MicroRNA-155 promotes atherosclerosis-signaling pathway through targeting gene/SOCS1 and IRAKM

Abstract

MiR-155 plays a role in the regulates various aspects of innate and adaptive immune response, physiological and pathological processes. Exogenous molecular control in vivo of miR-155 expression may inhibit malignant growth, viral infections, and attenuate the progression of cardiovascular diseases. Up-regulation of proinflammatory cytokines plays a central role in atherosclerosis. In this study, we investigated the role of miR-155 in regulating proinflammatory response in atherosclerosis. Hyperlipidemic C57BL/6 male mice model were fed with atherogenic-diet for 12-weeks. MiR-155 positively regulates proinflammatory cytokines and we found increased TNFα, IL-1b, IL-6 mRNA and NF-kB in hyperlipidemic mice. Furthermore, increased miR-155 levels are correlated with proinflammatory cytokine expression in hyperlipidemic mice. To understand the mechanism by which miR-155 regulates proinflammatory cytokines in atherosclerosis, we evaluated the miR-155 target genes SOCS1 and IRAKM. We found increased miR-155 and decreased expression of SOCS1 and IRAKM in hyperlipidemic mice.

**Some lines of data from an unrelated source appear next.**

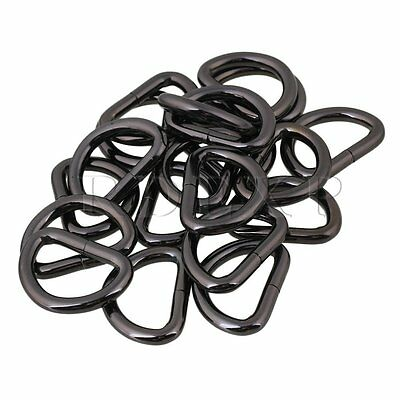 20 x Black Metal Welded D Ring Buckles for Strap Keeper Webbing 2.5cm ID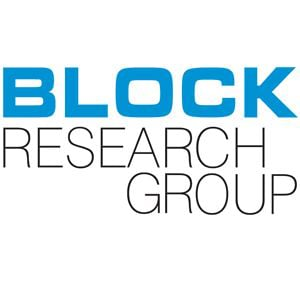 Profile picture for BLOCK Research Group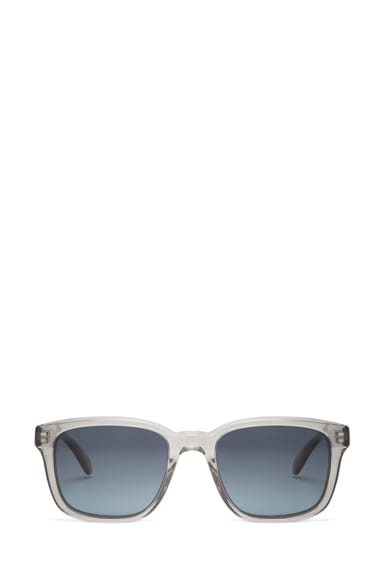 Wyler Polarized Sunglasses
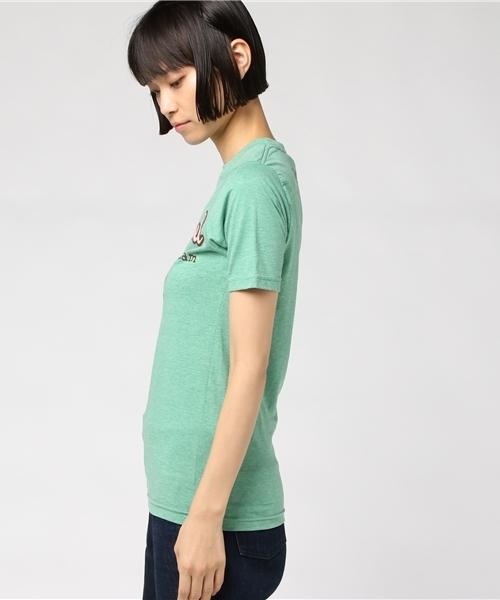 【数量限定】インポート Ruby Jewel Portland オリジナルTシャツ コットン グリーン レディース XS
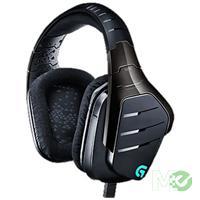 MX59723 G633 Artemis Spectrum RGB 7.1 Surround Gaming Headset, Black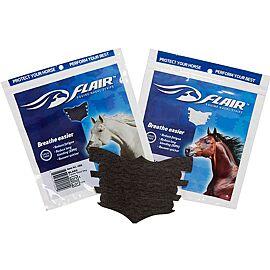 Flair Equine Nasal Strip 6-Pack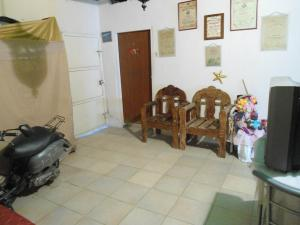 Casa En Venta En Maracay - La Morita Código FLEX: 19-6074 No.6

Interestingly inhibition of miR-155 by using a specific miR-155 silencing, inhibited proinflammatory cytokine in hyperlipidemic mice, suggesting a role of miR-155 in immune response regulation. Based on these observations, we conclude that miR-155 modulates proinflammatory response in hyperlipidemic mice via regulation of SOCS1 and IRAKM expression. Thus, modulation of miR-155 could be a strategy to regulate atherogenic diet-induced atherosclerosis where proinflammatory cytokine plays significant role in disease progression.